Dr. Averbach, an emeritus professor since July 1990, joined MIT in 1945 as a research assistant in what then was called the Department of Metallurgy, now the Department of Materials Science and Engineering. He received the ScD degree from MIT in 1947. His BS and MS in metallurgy were from Rensselaer Polytechnic Institute in Troy, N.Y.

Before joining the MIT faculty he was a metallurgist for General Electric Co. and chief metallurgist for US Radiator Corp.

Professor Averbach published more than 200 papers on a variety of materials subjects, including transformations in steels, determinations of atomic arrangements in amorphous materials, developments of analytical techniques in X-ray, electron and neutron diffraction, and fracture phenomena in ships, pipelines and aircraft.

For many years he was a leading researcher in a national effort that involved the MIT Sea Grant Program to develop uses for chitin and chitosan, the natural polymers derived from the shells of lobsters, crabs and shellfish.

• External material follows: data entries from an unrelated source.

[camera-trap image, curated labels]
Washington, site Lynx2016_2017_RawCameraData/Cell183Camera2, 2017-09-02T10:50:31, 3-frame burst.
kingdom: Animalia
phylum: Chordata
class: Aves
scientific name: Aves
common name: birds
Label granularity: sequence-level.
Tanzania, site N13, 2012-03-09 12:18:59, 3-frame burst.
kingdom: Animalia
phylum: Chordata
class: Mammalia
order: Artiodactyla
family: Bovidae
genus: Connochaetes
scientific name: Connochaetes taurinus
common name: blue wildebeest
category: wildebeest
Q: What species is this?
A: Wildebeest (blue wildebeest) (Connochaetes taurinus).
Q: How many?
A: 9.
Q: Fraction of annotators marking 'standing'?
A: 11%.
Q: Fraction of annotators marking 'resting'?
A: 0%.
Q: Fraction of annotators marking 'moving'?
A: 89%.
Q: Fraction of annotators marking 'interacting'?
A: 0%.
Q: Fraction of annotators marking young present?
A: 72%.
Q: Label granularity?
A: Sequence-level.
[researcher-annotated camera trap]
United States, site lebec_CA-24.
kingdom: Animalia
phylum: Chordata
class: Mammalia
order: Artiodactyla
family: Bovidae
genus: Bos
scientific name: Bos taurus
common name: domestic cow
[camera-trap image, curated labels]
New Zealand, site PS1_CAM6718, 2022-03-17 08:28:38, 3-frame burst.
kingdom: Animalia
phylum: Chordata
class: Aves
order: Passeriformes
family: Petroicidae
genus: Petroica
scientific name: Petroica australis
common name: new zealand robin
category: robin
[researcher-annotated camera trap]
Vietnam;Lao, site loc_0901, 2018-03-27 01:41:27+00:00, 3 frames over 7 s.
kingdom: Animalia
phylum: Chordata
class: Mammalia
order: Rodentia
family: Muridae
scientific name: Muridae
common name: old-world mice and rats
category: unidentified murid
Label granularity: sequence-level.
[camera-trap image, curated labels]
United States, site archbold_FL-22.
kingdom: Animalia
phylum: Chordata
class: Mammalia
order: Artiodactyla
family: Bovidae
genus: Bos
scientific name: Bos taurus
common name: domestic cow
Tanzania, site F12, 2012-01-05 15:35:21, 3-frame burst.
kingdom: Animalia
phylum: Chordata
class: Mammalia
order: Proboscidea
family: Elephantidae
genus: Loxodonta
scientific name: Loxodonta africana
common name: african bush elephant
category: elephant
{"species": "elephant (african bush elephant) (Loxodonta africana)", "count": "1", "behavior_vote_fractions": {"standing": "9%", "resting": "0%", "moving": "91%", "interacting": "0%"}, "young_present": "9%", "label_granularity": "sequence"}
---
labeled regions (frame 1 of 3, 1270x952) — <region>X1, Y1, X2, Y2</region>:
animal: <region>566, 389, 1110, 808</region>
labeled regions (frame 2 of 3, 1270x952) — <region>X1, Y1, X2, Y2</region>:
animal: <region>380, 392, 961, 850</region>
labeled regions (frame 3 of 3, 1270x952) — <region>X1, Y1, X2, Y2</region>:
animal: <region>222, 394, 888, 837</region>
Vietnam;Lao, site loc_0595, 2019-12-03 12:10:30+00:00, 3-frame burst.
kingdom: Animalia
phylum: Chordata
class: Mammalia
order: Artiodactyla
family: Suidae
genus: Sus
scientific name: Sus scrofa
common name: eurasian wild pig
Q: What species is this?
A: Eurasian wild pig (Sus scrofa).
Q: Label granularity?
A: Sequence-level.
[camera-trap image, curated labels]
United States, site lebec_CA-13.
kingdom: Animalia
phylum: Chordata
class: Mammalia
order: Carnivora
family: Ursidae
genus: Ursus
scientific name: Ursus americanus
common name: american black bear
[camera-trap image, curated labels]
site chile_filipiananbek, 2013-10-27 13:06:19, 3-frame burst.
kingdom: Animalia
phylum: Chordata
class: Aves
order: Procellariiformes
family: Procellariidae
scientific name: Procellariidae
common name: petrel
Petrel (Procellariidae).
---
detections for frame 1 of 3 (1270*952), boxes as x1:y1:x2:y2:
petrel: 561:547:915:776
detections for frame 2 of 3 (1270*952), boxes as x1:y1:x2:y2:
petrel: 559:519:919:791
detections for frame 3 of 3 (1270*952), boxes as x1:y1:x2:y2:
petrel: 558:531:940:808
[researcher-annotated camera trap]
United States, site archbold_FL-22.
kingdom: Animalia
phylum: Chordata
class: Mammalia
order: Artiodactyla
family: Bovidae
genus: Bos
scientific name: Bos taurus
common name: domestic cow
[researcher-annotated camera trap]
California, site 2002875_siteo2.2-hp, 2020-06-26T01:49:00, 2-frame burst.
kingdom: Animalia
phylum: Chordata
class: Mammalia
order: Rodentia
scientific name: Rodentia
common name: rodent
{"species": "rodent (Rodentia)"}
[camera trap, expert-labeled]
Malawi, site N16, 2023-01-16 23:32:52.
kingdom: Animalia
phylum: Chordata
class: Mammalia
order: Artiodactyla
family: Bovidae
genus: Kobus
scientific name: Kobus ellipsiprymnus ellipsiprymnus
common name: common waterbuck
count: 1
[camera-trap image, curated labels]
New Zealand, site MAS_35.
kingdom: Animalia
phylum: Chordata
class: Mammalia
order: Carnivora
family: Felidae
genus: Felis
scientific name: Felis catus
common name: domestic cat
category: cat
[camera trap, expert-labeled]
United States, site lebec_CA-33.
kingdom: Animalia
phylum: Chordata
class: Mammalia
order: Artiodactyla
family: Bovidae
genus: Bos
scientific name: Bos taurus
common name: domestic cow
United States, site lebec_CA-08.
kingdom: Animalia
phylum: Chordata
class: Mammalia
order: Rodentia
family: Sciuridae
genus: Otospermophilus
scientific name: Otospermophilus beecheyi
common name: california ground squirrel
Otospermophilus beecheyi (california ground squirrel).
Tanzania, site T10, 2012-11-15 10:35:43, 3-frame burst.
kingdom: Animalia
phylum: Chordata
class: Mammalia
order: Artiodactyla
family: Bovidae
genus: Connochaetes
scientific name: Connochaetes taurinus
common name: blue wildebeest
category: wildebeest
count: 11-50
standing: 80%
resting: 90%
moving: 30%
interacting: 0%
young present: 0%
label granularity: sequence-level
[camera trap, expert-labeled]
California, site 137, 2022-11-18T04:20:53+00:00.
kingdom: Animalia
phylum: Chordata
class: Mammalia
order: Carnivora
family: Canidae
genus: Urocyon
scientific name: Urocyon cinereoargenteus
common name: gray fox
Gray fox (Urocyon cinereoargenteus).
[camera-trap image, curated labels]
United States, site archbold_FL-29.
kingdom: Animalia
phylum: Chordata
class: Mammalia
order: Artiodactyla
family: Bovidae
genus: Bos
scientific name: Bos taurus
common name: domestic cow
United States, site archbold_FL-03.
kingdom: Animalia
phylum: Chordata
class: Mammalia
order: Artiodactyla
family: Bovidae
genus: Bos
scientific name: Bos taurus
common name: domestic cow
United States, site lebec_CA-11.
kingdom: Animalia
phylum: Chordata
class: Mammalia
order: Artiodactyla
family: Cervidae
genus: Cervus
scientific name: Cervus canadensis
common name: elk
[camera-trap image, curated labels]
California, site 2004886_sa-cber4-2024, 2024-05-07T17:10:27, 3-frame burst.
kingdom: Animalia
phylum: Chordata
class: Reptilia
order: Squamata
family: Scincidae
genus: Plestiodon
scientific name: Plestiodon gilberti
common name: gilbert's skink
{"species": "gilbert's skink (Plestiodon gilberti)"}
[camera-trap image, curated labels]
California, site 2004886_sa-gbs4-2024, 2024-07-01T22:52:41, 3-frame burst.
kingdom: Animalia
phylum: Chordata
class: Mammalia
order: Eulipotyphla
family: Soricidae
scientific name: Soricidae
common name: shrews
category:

He succeeded in turning this substance into a transparent film which is edible, biodegradable and quite strong. The film had applications as a food wrap and surgical dressing.

An active and highly respected consultant with industry, he was involved in the development of new materials with high-fracture toughness for bearings used in high-speed aircraft engines and gears and in advances in magnetic and optical recording.

Professor Averbach was a fellow of the American Society for Metals and of the Institute of Metals. He was a member of the Metallurgical Society and of the American Physical Society. He was past president of the International Congress on Fracture and a delegate to the International Institute of Welding.

Among his awards was the Howe Medal of the American Society for Metals, awarded in 1949 to Professor Averbach and two others for a prize-winning paper.

Professor Averbach, a resident of Belmont for 40 years, is survived by his wife Gertrude; a son, Paul of New York City; two daughters, Anne Mott of Lexington and Clare Averbach of Hartford; two grandchildren; and two brothers, Philip of New York and Harold Averbach of California.

Contributions in his memory may be made to the Growth and Development Fund of St. Joseph's Church, 345 Waverley St., Belmont.


A version of this article appeared in the April 8, 1992 issue of MIT Tech Talk (Volume 36, Number 26).